Danke, Ingeborg. Deine Antwort beruhigt mich.

Mein Familienname (der neue), den ich jetzt in dritter Instanz trage, hat einen Vorteil: Obwohl er eindeutig deutsch klingt, ist er in Deutschland sehr sehr selten...
 
Zuletzt bearbeitet:
Mercy schrieb:
Mit Wirkung heißt, es wurde innerhalb der damals gültigen Gesetzgebung geändert. Zur Aufklärung der Fußnote müsstest du das zuständige Standesamt in NRW kontaktieren.

Logo.
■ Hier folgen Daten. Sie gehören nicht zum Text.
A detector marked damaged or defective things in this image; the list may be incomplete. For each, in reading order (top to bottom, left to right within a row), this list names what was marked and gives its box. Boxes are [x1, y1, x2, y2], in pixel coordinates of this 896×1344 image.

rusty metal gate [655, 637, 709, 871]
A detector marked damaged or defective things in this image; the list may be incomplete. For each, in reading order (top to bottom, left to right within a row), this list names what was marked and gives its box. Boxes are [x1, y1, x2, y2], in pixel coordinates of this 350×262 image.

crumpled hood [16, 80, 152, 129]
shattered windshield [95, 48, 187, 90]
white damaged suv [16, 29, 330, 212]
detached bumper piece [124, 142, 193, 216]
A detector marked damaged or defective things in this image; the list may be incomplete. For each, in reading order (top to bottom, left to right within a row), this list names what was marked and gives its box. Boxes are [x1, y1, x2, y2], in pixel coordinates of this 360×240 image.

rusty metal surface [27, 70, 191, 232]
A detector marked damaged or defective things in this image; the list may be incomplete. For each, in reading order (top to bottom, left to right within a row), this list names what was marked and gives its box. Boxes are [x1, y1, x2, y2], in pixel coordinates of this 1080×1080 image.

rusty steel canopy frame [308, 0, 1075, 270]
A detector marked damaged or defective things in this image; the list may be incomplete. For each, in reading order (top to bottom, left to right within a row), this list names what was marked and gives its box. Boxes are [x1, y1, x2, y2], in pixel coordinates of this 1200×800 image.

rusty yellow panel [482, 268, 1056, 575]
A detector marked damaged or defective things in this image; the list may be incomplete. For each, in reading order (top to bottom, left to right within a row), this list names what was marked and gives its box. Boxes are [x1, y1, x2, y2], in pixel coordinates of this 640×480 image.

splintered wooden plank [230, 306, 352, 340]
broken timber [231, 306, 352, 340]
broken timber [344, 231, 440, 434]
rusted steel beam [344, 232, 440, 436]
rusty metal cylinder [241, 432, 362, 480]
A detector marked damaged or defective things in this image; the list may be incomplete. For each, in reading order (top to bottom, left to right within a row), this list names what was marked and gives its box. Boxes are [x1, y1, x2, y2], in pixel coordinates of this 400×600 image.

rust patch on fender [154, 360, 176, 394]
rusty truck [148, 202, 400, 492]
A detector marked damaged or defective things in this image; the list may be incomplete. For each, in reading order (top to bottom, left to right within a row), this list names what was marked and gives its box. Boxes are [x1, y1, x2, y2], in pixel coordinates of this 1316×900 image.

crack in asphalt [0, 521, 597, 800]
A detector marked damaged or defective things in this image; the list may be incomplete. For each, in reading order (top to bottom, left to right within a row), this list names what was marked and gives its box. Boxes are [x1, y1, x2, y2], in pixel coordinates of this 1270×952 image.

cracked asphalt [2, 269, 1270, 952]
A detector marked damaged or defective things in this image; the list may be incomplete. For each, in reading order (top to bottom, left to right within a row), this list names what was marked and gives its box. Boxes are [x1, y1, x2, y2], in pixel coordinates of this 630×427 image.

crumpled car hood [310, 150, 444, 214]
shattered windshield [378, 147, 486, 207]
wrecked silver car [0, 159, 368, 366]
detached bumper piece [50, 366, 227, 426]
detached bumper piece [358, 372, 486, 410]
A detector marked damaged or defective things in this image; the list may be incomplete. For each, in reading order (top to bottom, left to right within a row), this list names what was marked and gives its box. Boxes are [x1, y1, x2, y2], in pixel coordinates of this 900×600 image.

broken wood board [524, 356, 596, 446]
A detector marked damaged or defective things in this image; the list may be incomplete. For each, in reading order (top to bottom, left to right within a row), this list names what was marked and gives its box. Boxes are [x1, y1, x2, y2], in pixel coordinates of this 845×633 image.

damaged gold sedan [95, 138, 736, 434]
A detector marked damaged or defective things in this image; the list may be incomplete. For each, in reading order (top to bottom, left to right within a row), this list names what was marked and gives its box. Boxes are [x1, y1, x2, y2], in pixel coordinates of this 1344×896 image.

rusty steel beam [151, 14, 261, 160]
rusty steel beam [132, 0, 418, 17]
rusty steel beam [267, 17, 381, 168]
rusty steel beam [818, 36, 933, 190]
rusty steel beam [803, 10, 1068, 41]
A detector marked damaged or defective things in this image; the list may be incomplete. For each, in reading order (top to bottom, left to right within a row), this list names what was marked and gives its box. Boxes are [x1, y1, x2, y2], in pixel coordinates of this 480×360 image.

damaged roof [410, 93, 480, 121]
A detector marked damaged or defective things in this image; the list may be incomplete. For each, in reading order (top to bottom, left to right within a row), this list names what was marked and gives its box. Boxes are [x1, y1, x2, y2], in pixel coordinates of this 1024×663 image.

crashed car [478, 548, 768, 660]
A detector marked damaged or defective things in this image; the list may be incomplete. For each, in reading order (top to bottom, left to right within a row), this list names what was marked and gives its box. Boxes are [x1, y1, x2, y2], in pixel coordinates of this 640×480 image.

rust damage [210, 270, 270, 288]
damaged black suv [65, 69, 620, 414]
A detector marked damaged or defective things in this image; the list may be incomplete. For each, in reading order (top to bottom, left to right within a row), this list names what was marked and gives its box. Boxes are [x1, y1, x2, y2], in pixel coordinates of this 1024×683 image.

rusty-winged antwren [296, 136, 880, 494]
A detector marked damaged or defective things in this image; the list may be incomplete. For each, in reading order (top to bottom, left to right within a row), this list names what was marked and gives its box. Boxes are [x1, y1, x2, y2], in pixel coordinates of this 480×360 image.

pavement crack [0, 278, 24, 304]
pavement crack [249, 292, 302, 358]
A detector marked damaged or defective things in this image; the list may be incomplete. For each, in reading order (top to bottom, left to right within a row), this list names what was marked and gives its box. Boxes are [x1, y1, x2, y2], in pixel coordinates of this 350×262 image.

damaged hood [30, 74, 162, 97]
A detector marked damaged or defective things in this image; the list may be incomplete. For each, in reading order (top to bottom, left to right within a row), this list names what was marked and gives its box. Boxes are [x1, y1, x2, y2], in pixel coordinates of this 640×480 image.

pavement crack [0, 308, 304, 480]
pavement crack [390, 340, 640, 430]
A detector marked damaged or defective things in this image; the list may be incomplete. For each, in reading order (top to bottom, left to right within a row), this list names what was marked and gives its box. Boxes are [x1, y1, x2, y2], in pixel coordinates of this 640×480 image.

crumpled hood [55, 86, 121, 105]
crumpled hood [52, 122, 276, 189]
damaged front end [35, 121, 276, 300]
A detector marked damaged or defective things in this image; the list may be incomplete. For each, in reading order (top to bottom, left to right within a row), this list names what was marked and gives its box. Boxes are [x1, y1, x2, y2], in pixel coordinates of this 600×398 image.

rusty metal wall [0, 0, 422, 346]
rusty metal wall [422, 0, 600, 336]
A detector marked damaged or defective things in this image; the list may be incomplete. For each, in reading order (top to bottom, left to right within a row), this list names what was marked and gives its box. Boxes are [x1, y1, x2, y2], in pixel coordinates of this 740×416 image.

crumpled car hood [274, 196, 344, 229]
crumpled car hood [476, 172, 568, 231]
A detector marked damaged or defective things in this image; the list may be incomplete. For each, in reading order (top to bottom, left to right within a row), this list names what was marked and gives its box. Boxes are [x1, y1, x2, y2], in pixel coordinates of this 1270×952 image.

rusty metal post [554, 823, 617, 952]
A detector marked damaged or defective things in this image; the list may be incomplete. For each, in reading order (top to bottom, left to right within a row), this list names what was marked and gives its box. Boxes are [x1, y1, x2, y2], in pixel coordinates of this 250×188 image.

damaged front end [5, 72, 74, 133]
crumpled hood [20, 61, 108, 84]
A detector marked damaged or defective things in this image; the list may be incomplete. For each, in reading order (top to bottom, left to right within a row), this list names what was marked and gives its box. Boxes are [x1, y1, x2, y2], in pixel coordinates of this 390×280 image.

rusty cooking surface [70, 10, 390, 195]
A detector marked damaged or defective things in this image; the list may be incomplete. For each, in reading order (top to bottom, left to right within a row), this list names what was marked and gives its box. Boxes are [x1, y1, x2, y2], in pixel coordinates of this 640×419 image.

Hatte Brett vorm Kopf.
Natürlich, da muss ich anfangen.
Danke.
 
Hans-Peter schrieb:
Mein Familienname (der neue), den ich jetzt in dritter Instanz trage, hat einen Vorteil hat: Obwohl er eindeutig deutsch klingt, ist er in Deutschland sehr sehr selten...
Das trifft auch bei mir zu.....
Ich habe in der Familie mal gehört, daß zwischen 33 und 45 per Gesetzgebung die Änderung zu einem "arischen" Namen erleichtert wurde und das relativ unbürokratisch lief, allerdings blieben die Kosten. Und daß es Vorschrift war, daß 4 Buchstaben des alten Namens auch im neuen Namen vorkommen sollten. Bei mir kommt es hin. Bei dir auch?